Friday, 11 August 2017

ALCOHOL STATISTICS – A QUESTION OF CONTEXT AND REPORTING


The issue of alcohol-related harm and how it gets reported to the public is one that concerns me. We’re all very busy, so we tend to absorb headlines and not question the numbers or the conclusions based on them. That’s understandable when it comes to members of the public, but rather less so when applied to journalists writing stories. While the pursuit of a sensational headline may be what drives the tabloids, we ought to expect more from companies such as the Guardian and the Telegraph than the kind of lazy journalism we’ve seen recently.
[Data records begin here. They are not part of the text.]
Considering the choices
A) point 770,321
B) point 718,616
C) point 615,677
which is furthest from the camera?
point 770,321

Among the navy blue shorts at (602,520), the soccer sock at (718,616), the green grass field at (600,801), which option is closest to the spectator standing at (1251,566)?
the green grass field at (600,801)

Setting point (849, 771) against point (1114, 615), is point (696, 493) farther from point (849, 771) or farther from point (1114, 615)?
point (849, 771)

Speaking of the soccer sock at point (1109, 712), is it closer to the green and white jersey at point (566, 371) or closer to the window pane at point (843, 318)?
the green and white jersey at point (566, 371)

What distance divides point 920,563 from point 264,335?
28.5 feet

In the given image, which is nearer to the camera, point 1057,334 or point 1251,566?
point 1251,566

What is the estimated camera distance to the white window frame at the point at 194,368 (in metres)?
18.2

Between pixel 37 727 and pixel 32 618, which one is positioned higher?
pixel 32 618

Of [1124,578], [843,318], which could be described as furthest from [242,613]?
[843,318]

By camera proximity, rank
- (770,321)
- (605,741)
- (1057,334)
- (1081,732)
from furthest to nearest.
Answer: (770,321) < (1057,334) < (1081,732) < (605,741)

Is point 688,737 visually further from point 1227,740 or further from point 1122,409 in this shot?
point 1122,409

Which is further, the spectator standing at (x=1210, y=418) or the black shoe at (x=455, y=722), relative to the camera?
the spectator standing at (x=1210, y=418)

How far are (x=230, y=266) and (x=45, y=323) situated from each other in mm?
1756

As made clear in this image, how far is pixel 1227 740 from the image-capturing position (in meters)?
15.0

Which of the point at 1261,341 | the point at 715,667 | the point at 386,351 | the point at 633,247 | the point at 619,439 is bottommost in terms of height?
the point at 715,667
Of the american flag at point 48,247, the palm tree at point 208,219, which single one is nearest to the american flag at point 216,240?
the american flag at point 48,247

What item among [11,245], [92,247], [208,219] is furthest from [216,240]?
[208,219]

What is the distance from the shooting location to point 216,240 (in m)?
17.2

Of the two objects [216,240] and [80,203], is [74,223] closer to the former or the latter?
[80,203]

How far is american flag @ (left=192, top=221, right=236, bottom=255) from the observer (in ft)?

What seems to drive so-called “public health” is the determination to relay simple messages repeatedly so they become “established fact” – things that “everybody knows”. The way in which they make claims about alcohol as a cause of cancer, and how that gets reported in the press is a case in point. The evidence of a link between drinking beverage alcohol and most cancers is extremely weak. Even where such a link has been established the numbers are usually vanishingly small. Here are some examples:
In England and Wales in 2014 there were 6,754 deaths from cancer of the oesophagus, of which just 26 – 0.4% – were recorded as having been caused by drinking alcohol. The biggest link between alcohol and cancer is in relation to liver cancer, but it is still extremely rare. There were 4,442 liver cancer deaths in 2014 of which 439 were alcohol-related – 9.9%. (Source: Office for National Statistics data).
The public often confuses alcohol-related liver cancer with alcoholic liver disease. The two are not the same. Alcoholic liver disease accounts for about 65% of deaths caused by excessive alcohol consumption. Contrary to what sensationalist headlines in the Guardian and the Telegraph said recently, in which it was claimed such deaths would “soar” in the next five years, the reality over the past five years is deaths from diseases caused by alcohol are stable. In 2011, there were 8,748 such deaths and in 2015, 8,758. The average is 8,597 per year. (Source: Office for National Statistics data).
If 65% of these deaths arise are from alcoholic liver disease, then that is about 5,588 deaths per year. Each of these deaths is an avoidable tragedy. But most of them were in men (65%); most were people aged 55 to 65 years old, and the average level of consumption was 200 units of alcohol per week – the equivalent of a bottle of scotch a day. So, the picture that emerges is one of a discrete group of alcoholics who are drinking vast quantities of alcohol over many years and dying prematurely. It is only when you understand these sorts of specifics you realise that whole population measures such as minimum pricing will not impact on the delinquent drinking behaviour of this minority of consumers.
Talking of delinquent behaviour – the latest drink-driving statistics have just been released. According to the Department for Transport (DfT) there were 1,170 serious injuries or fatalities in 2015 as a result of drink-driving. This is up from 1,070 in 2014 – an increase of 9.3%. But if you separate deaths from drink-driving from the combined figure they fell by 17% from 240 to 200. Confusingly the DfT defined the increase of 9.9% in the combined figure as statistically significant, but the decrease of 17% in fatalities as statistically insignificant, merely representing the “continuation of a period of stability”.
Predictably, campaigners are calling for a reduction in the drink-drive limit to bring England and Wales in line with Scotland, where the measure has had a devastating effect on pub businesses. The problem is not so much a dearth of accurate information, but the way in which lobby and research groups frame the dissemination of information and how it gets picked up and used in the media.